Seven laps to go (maybe 18 minutes of racing), and it started to get tactical again. I still felt surprisingly fresh. I had been working hard over the past many weeks on sprint and finishing speed. I've taken some of the best Masters to the line in a few big races, such as a 5th at the super-competitive Killington Stage Race (Stage 1). So the closer I am to the finish, the better. It's time to start mentally preparing for the final laps and put myself into position for a big finish. It's "self-talk time." I've worked hard for this. It's going to be a long winter of wondering, "What could have been?" and I want to put every fiber of effort into the finish. I tell myself to give it everything that I have and leave nothing in the bag!

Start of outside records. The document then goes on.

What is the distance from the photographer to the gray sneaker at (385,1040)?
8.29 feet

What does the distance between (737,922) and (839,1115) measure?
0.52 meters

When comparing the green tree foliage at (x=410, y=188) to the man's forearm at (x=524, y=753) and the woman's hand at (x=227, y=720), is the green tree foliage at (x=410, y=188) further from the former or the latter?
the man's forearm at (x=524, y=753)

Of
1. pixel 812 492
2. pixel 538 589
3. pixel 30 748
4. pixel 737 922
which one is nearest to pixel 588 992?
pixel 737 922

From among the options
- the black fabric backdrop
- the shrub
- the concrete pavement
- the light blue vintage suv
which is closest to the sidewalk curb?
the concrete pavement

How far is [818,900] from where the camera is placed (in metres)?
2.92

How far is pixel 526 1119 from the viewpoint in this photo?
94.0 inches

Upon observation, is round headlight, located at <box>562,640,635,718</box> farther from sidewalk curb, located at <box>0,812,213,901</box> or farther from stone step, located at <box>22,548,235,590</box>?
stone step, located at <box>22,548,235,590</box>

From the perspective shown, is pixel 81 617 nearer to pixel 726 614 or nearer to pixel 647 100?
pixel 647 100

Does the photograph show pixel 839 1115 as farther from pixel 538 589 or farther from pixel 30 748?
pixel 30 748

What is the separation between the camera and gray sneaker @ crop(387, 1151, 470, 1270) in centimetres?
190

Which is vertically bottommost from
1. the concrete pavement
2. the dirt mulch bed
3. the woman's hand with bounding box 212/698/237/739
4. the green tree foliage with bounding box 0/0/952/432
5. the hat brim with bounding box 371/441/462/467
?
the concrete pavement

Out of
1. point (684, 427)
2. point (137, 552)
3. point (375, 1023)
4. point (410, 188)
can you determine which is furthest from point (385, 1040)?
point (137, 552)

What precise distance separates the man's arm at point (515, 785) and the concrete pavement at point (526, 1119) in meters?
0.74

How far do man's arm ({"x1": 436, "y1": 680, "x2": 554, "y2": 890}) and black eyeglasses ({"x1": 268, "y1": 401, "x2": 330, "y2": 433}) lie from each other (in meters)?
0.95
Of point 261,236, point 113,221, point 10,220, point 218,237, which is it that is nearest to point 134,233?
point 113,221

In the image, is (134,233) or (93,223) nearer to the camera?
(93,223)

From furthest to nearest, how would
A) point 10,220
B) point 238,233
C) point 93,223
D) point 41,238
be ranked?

Just as we passed the start/finish line, the guy in front of me slammed into a manhole cover, wobbled for a split second, and hooked the handle bars of the rider next to him. They went sideways. I was inches off their wheel with no place to go… BANG!! On the ground and dazed, I did what any serious bike racer would do—check the bike. Amazingly, the bike looked mostly unbroken, with a few scrapes on the bar tape, nothing too serious. Then it was time to check out me. I handed my bike to race officials and looked for my wife and father, in case they saw the crash and were worried that I was hurt. I found them and headed for the medical tent. Doctors asked me the obligatory questions—do I know where I am, what day is it, have I blacked out. I answered these questions satisfactorily. Fortunately, no concussion. I did have quite a few scrapes, a shredded cycling kit, and significant bleeding on my left index finger. The Doc concluded that the scrapes were relatively moderate road rash. The finger had a pretty deep gash, but since no tendons were severed, they decided to clean out the cut and put in three stitches, using local anesthesia. This makes me whimper, and here I thought I was some kind of tough bike racer!
My race may have ended badly, but I took a lot of positives away from the experience. I now know that I can compete at this level. I was comfortable with my bike-handling skills, and I rode a smart race. The experience of being at a national championship event was just awesome. I'm already dreaming about next year’s national championship.